Supplied text ->
Rob is an avid traveller and self-professed 'man of the world'. He is passionate about his home city, Manchester, & travelling the world.

Scorpion on a stick at Donghuamen Night Market

Skewered scorpions in Beijing

Skewered scorpions in Beijing

It’s one of the most recognised stereotypes in the world: they eat everything in China. Although the menus of most Chinese restaurants in western countries are reasonably tame and predictable – read chow main; foo yung; satay; black bean sauce with meat; prawn crackers etc. – a visit to some restaurants in China and a walk around the local street food markets will make you understand that this common stereotype does indeed have some legs (and that includes frogs legs!).

A visit to the Donghuamen Night Market at Wangfujing Street in Central Beijing will give the visitor a first hand introduction to eating snake on a stick, eating scorpion on a stick, and even eating a tarantula on a stick.

Provided data ->
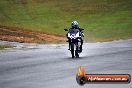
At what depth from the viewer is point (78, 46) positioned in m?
24.1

Task set ->
1 – In the street food text, on which street is the Donghuamen Night Market?
2 – Reproduce the part of the street food text starting at "It’s one of" and ending at "includes frogs legs!).".

Results for the exercise ->
1 – Wangfujing Street in Central Beijing.

2 –
It’s one of the most recognised stereotypes in the world: they eat everything in China. Although the menus of most Chinese restaurants in western countries are reasonably tame and predictable – read chow main; foo yung; satay; black bean sauce with meat; prawn crackers etc. – a visit to some restaurants in China and a walk around the local street food markets will make you understand that this common stereotype does indeed have some legs (and that includes frogs legs!).